Selon une étude réalisée par France Stratégie, depuis plus de 10 ans, les créations d’emplois sont davantage centralisées dans les zones de plus 500.000 habitants. C’est d’autant plus le cas pour les jobs les plus dynamiques comme par exemple les postes de cadres.

Un phénomène de « métropolisation » préjudiciable pour les moyennes et petites villes

Ces aires urbaines concentrent à elles seules 46% des emplois, dont 22% pour Paris et 24% en province. D’autre part, les villes moyennes, les petites villes et les communes isolées ont subi d’importantes pertes. Jusqu’au début des années 2000, en France, les créations d’emplois étaient réparties équitablement. En revanche, entre 2006 et 2013, les écarts se sont développés considérablement, analyse France Stratégie.

C’est un phénomène de « métropolisation », qui « devrait se poursuivre », et qui est lié en grande partie à une concentration des emplois de cadres dans les métropoles, positionnées sur des « métiers structurellement dynamiques », aux tâches « non répétitives » et à « fort potentiel de créations d’emplois d’ici 2022 » (85% des ingénieurs en informatique, 75% des professionnels de l’information et de la communication, 69% du personnel d’études).

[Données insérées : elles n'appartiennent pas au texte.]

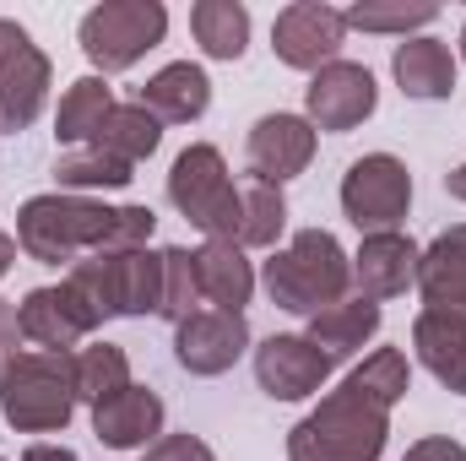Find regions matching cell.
<instances>
[{"label": "cell", "instance_id": "obj_1", "mask_svg": "<svg viewBox=\"0 0 466 461\" xmlns=\"http://www.w3.org/2000/svg\"><path fill=\"white\" fill-rule=\"evenodd\" d=\"M119 223V207H104L93 196H66V190H49V196H33L22 201L16 212V250L38 266H76V255H93V250H109Z\"/></svg>", "mask_w": 466, "mask_h": 461}, {"label": "cell", "instance_id": "obj_2", "mask_svg": "<svg viewBox=\"0 0 466 461\" xmlns=\"http://www.w3.org/2000/svg\"><path fill=\"white\" fill-rule=\"evenodd\" d=\"M390 440V413L337 385L288 429V461H380Z\"/></svg>", "mask_w": 466, "mask_h": 461}, {"label": "cell", "instance_id": "obj_3", "mask_svg": "<svg viewBox=\"0 0 466 461\" xmlns=\"http://www.w3.org/2000/svg\"><path fill=\"white\" fill-rule=\"evenodd\" d=\"M266 293L277 310L293 315H320L326 304L348 299L352 288V255L326 229H299L271 261H266Z\"/></svg>", "mask_w": 466, "mask_h": 461}, {"label": "cell", "instance_id": "obj_4", "mask_svg": "<svg viewBox=\"0 0 466 461\" xmlns=\"http://www.w3.org/2000/svg\"><path fill=\"white\" fill-rule=\"evenodd\" d=\"M76 413V374L71 353H38L22 347L0 369V418L16 435H55Z\"/></svg>", "mask_w": 466, "mask_h": 461}, {"label": "cell", "instance_id": "obj_5", "mask_svg": "<svg viewBox=\"0 0 466 461\" xmlns=\"http://www.w3.org/2000/svg\"><path fill=\"white\" fill-rule=\"evenodd\" d=\"M168 201L185 223L207 233V239H233L238 244V223H244V207H238V185H233L228 163L218 147L196 141L174 158L168 169Z\"/></svg>", "mask_w": 466, "mask_h": 461}, {"label": "cell", "instance_id": "obj_6", "mask_svg": "<svg viewBox=\"0 0 466 461\" xmlns=\"http://www.w3.org/2000/svg\"><path fill=\"white\" fill-rule=\"evenodd\" d=\"M163 33H168V11L157 0H104L82 16L76 44L104 77H115V71H130L147 49H157Z\"/></svg>", "mask_w": 466, "mask_h": 461}, {"label": "cell", "instance_id": "obj_7", "mask_svg": "<svg viewBox=\"0 0 466 461\" xmlns=\"http://www.w3.org/2000/svg\"><path fill=\"white\" fill-rule=\"evenodd\" d=\"M342 212L352 229L363 233H390L412 212V174L396 152H363L342 174Z\"/></svg>", "mask_w": 466, "mask_h": 461}, {"label": "cell", "instance_id": "obj_8", "mask_svg": "<svg viewBox=\"0 0 466 461\" xmlns=\"http://www.w3.org/2000/svg\"><path fill=\"white\" fill-rule=\"evenodd\" d=\"M49 98V55L27 38V27H16L11 16H0V130L16 136L44 115Z\"/></svg>", "mask_w": 466, "mask_h": 461}, {"label": "cell", "instance_id": "obj_9", "mask_svg": "<svg viewBox=\"0 0 466 461\" xmlns=\"http://www.w3.org/2000/svg\"><path fill=\"white\" fill-rule=\"evenodd\" d=\"M342 44H348V16L326 0H293L277 11L271 22V49L282 66L293 71H326L331 60H342Z\"/></svg>", "mask_w": 466, "mask_h": 461}, {"label": "cell", "instance_id": "obj_10", "mask_svg": "<svg viewBox=\"0 0 466 461\" xmlns=\"http://www.w3.org/2000/svg\"><path fill=\"white\" fill-rule=\"evenodd\" d=\"M374 104H380L374 71L358 66V60H331V66L315 71L309 87H304V119H309L315 130H331V136L358 130L363 119L374 115Z\"/></svg>", "mask_w": 466, "mask_h": 461}, {"label": "cell", "instance_id": "obj_11", "mask_svg": "<svg viewBox=\"0 0 466 461\" xmlns=\"http://www.w3.org/2000/svg\"><path fill=\"white\" fill-rule=\"evenodd\" d=\"M331 380V358L304 332H271L255 347V385L271 402H304Z\"/></svg>", "mask_w": 466, "mask_h": 461}, {"label": "cell", "instance_id": "obj_12", "mask_svg": "<svg viewBox=\"0 0 466 461\" xmlns=\"http://www.w3.org/2000/svg\"><path fill=\"white\" fill-rule=\"evenodd\" d=\"M249 347V321L233 315V310H196L190 321L174 326V358L185 374H201V380H218L228 374L233 364L244 358Z\"/></svg>", "mask_w": 466, "mask_h": 461}, {"label": "cell", "instance_id": "obj_13", "mask_svg": "<svg viewBox=\"0 0 466 461\" xmlns=\"http://www.w3.org/2000/svg\"><path fill=\"white\" fill-rule=\"evenodd\" d=\"M309 158H315V125L304 115H260L249 125V141H244L249 179L288 185L309 169Z\"/></svg>", "mask_w": 466, "mask_h": 461}, {"label": "cell", "instance_id": "obj_14", "mask_svg": "<svg viewBox=\"0 0 466 461\" xmlns=\"http://www.w3.org/2000/svg\"><path fill=\"white\" fill-rule=\"evenodd\" d=\"M418 261H423V250L401 229L363 233V244L352 255V288H358V299H369V304L401 299L407 288H418Z\"/></svg>", "mask_w": 466, "mask_h": 461}, {"label": "cell", "instance_id": "obj_15", "mask_svg": "<svg viewBox=\"0 0 466 461\" xmlns=\"http://www.w3.org/2000/svg\"><path fill=\"white\" fill-rule=\"evenodd\" d=\"M16 326H22V343H33L38 353H71L82 337L98 332L66 282L60 288H27V299L16 304Z\"/></svg>", "mask_w": 466, "mask_h": 461}, {"label": "cell", "instance_id": "obj_16", "mask_svg": "<svg viewBox=\"0 0 466 461\" xmlns=\"http://www.w3.org/2000/svg\"><path fill=\"white\" fill-rule=\"evenodd\" d=\"M93 435L115 451H141V446H157L163 440V396L147 391V385H125L119 396L93 407Z\"/></svg>", "mask_w": 466, "mask_h": 461}, {"label": "cell", "instance_id": "obj_17", "mask_svg": "<svg viewBox=\"0 0 466 461\" xmlns=\"http://www.w3.org/2000/svg\"><path fill=\"white\" fill-rule=\"evenodd\" d=\"M136 104L157 119V125H190V119H201L207 109H212V82H207L201 66L174 60V66H163L157 77L141 82Z\"/></svg>", "mask_w": 466, "mask_h": 461}, {"label": "cell", "instance_id": "obj_18", "mask_svg": "<svg viewBox=\"0 0 466 461\" xmlns=\"http://www.w3.org/2000/svg\"><path fill=\"white\" fill-rule=\"evenodd\" d=\"M390 77H396V87H401L407 98H418V104H440V98L456 93V55H451V44L418 33V38H401V44H396V55H390Z\"/></svg>", "mask_w": 466, "mask_h": 461}, {"label": "cell", "instance_id": "obj_19", "mask_svg": "<svg viewBox=\"0 0 466 461\" xmlns=\"http://www.w3.org/2000/svg\"><path fill=\"white\" fill-rule=\"evenodd\" d=\"M418 293L423 310L466 315V223L445 229L418 261Z\"/></svg>", "mask_w": 466, "mask_h": 461}, {"label": "cell", "instance_id": "obj_20", "mask_svg": "<svg viewBox=\"0 0 466 461\" xmlns=\"http://www.w3.org/2000/svg\"><path fill=\"white\" fill-rule=\"evenodd\" d=\"M412 347L418 364L445 385L466 396V315H445V310H423L412 321Z\"/></svg>", "mask_w": 466, "mask_h": 461}, {"label": "cell", "instance_id": "obj_21", "mask_svg": "<svg viewBox=\"0 0 466 461\" xmlns=\"http://www.w3.org/2000/svg\"><path fill=\"white\" fill-rule=\"evenodd\" d=\"M309 343L320 347L331 364H342L352 353H363V347L380 337V304H369V299H337V304H326L320 315H309V332H304Z\"/></svg>", "mask_w": 466, "mask_h": 461}, {"label": "cell", "instance_id": "obj_22", "mask_svg": "<svg viewBox=\"0 0 466 461\" xmlns=\"http://www.w3.org/2000/svg\"><path fill=\"white\" fill-rule=\"evenodd\" d=\"M196 277H201V299L207 304L244 315V304L255 293V266H249V255L233 239H207L196 250Z\"/></svg>", "mask_w": 466, "mask_h": 461}, {"label": "cell", "instance_id": "obj_23", "mask_svg": "<svg viewBox=\"0 0 466 461\" xmlns=\"http://www.w3.org/2000/svg\"><path fill=\"white\" fill-rule=\"evenodd\" d=\"M109 115H115V93H109V82H104V77H76V82L66 87L60 109H55V141H66V147H87V141H98V130H104V119Z\"/></svg>", "mask_w": 466, "mask_h": 461}, {"label": "cell", "instance_id": "obj_24", "mask_svg": "<svg viewBox=\"0 0 466 461\" xmlns=\"http://www.w3.org/2000/svg\"><path fill=\"white\" fill-rule=\"evenodd\" d=\"M136 163H125L115 158L109 147H98V141H87V147H66L60 158H55V185L66 190V196H82V190H125L136 174H130Z\"/></svg>", "mask_w": 466, "mask_h": 461}, {"label": "cell", "instance_id": "obj_25", "mask_svg": "<svg viewBox=\"0 0 466 461\" xmlns=\"http://www.w3.org/2000/svg\"><path fill=\"white\" fill-rule=\"evenodd\" d=\"M119 315H157L163 304V250H109Z\"/></svg>", "mask_w": 466, "mask_h": 461}, {"label": "cell", "instance_id": "obj_26", "mask_svg": "<svg viewBox=\"0 0 466 461\" xmlns=\"http://www.w3.org/2000/svg\"><path fill=\"white\" fill-rule=\"evenodd\" d=\"M190 33L212 60H238L249 49V11L238 0H196L190 5Z\"/></svg>", "mask_w": 466, "mask_h": 461}, {"label": "cell", "instance_id": "obj_27", "mask_svg": "<svg viewBox=\"0 0 466 461\" xmlns=\"http://www.w3.org/2000/svg\"><path fill=\"white\" fill-rule=\"evenodd\" d=\"M71 374H76V402L98 407V402H109L130 385V358L115 343H87L71 353Z\"/></svg>", "mask_w": 466, "mask_h": 461}, {"label": "cell", "instance_id": "obj_28", "mask_svg": "<svg viewBox=\"0 0 466 461\" xmlns=\"http://www.w3.org/2000/svg\"><path fill=\"white\" fill-rule=\"evenodd\" d=\"M238 207H244L238 250H277V239L288 229V196H282V185L249 179V185H238Z\"/></svg>", "mask_w": 466, "mask_h": 461}, {"label": "cell", "instance_id": "obj_29", "mask_svg": "<svg viewBox=\"0 0 466 461\" xmlns=\"http://www.w3.org/2000/svg\"><path fill=\"white\" fill-rule=\"evenodd\" d=\"M342 385H352L358 396H369L374 407H385V413H390V407L412 391V364H407V353H401V347H374V353H369V358L348 374V380H342Z\"/></svg>", "mask_w": 466, "mask_h": 461}, {"label": "cell", "instance_id": "obj_30", "mask_svg": "<svg viewBox=\"0 0 466 461\" xmlns=\"http://www.w3.org/2000/svg\"><path fill=\"white\" fill-rule=\"evenodd\" d=\"M342 16L358 33H401V38L412 33L418 38V27H429L440 16V5H429V0H358Z\"/></svg>", "mask_w": 466, "mask_h": 461}, {"label": "cell", "instance_id": "obj_31", "mask_svg": "<svg viewBox=\"0 0 466 461\" xmlns=\"http://www.w3.org/2000/svg\"><path fill=\"white\" fill-rule=\"evenodd\" d=\"M157 141H163V125L147 115L141 104H115V115L104 119V130H98V147H109L115 158H125V163L152 158Z\"/></svg>", "mask_w": 466, "mask_h": 461}, {"label": "cell", "instance_id": "obj_32", "mask_svg": "<svg viewBox=\"0 0 466 461\" xmlns=\"http://www.w3.org/2000/svg\"><path fill=\"white\" fill-rule=\"evenodd\" d=\"M66 288L76 293V304L87 310V321H93V326H104V321H115V315H119V304H115V261H109V250L82 255V261L71 266Z\"/></svg>", "mask_w": 466, "mask_h": 461}, {"label": "cell", "instance_id": "obj_33", "mask_svg": "<svg viewBox=\"0 0 466 461\" xmlns=\"http://www.w3.org/2000/svg\"><path fill=\"white\" fill-rule=\"evenodd\" d=\"M201 310V277H196V250H185V244H168L163 250V304H157V315L163 321H190Z\"/></svg>", "mask_w": 466, "mask_h": 461}, {"label": "cell", "instance_id": "obj_34", "mask_svg": "<svg viewBox=\"0 0 466 461\" xmlns=\"http://www.w3.org/2000/svg\"><path fill=\"white\" fill-rule=\"evenodd\" d=\"M147 461H218V456L196 435H163L157 446H147Z\"/></svg>", "mask_w": 466, "mask_h": 461}, {"label": "cell", "instance_id": "obj_35", "mask_svg": "<svg viewBox=\"0 0 466 461\" xmlns=\"http://www.w3.org/2000/svg\"><path fill=\"white\" fill-rule=\"evenodd\" d=\"M401 461H466V446L451 440V435H429V440H418Z\"/></svg>", "mask_w": 466, "mask_h": 461}, {"label": "cell", "instance_id": "obj_36", "mask_svg": "<svg viewBox=\"0 0 466 461\" xmlns=\"http://www.w3.org/2000/svg\"><path fill=\"white\" fill-rule=\"evenodd\" d=\"M16 343H22V326H16V304H11V299H0V369H5V364L22 353Z\"/></svg>", "mask_w": 466, "mask_h": 461}, {"label": "cell", "instance_id": "obj_37", "mask_svg": "<svg viewBox=\"0 0 466 461\" xmlns=\"http://www.w3.org/2000/svg\"><path fill=\"white\" fill-rule=\"evenodd\" d=\"M22 461H76V451L71 446H55V440H38V446L22 451Z\"/></svg>", "mask_w": 466, "mask_h": 461}, {"label": "cell", "instance_id": "obj_38", "mask_svg": "<svg viewBox=\"0 0 466 461\" xmlns=\"http://www.w3.org/2000/svg\"><path fill=\"white\" fill-rule=\"evenodd\" d=\"M11 266H16V239H11V233H0V277H5Z\"/></svg>", "mask_w": 466, "mask_h": 461}, {"label": "cell", "instance_id": "obj_39", "mask_svg": "<svg viewBox=\"0 0 466 461\" xmlns=\"http://www.w3.org/2000/svg\"><path fill=\"white\" fill-rule=\"evenodd\" d=\"M445 190H451L456 201H466V163H461V169H451V174H445Z\"/></svg>", "mask_w": 466, "mask_h": 461}, {"label": "cell", "instance_id": "obj_40", "mask_svg": "<svg viewBox=\"0 0 466 461\" xmlns=\"http://www.w3.org/2000/svg\"><path fill=\"white\" fill-rule=\"evenodd\" d=\"M461 60H466V27H461Z\"/></svg>", "mask_w": 466, "mask_h": 461}, {"label": "cell", "instance_id": "obj_41", "mask_svg": "<svg viewBox=\"0 0 466 461\" xmlns=\"http://www.w3.org/2000/svg\"><path fill=\"white\" fill-rule=\"evenodd\" d=\"M0 461H5V456H0Z\"/></svg>", "mask_w": 466, "mask_h": 461}]
</instances>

Certaines métropoles font exceptions à la règle

De 1999 à 2013, les métropoles de Toulouse, Montpellier, Nantes, Rennes, Bordeaux et Lyon ont créé des emplois alors que Rouen et Lille en ont perdu. De plus, Paris a enregistré ces dernières années une dynamique beaucoup moins favorable qu’en province. A contrario, les villes petites et moyennes sont plus positionnées sur des métiers en perte de vitesse (ouvriers, employés, agriculteurs). Les aires urbaines de moins de 100.000 habitants et les aires moyennes subissent aussi des « dynamiques négatives », et l’impact de la désindustrialisation y est plus fort qu’avant.

Cette surreprésentation des métiers fragiles « sera source de diminutions d’emplois et de reconversions professionnelles imposées par les mutations économiques », anticipe l’étude, qui prévient: « le risque qui pèse sur ces territoires est d’autant plus élevé que les personnes exerçant des métiers fragiles ont une mobilité géographique généralement faible ». Quant aux communes isolées, si elles souffrent d’une baisse de l’emploi dans les métiers agricoles et ouvriers, l’effet local y est positif: les métiers industriels résistent mieux, les professions de santé et artistiques s’y développent plus.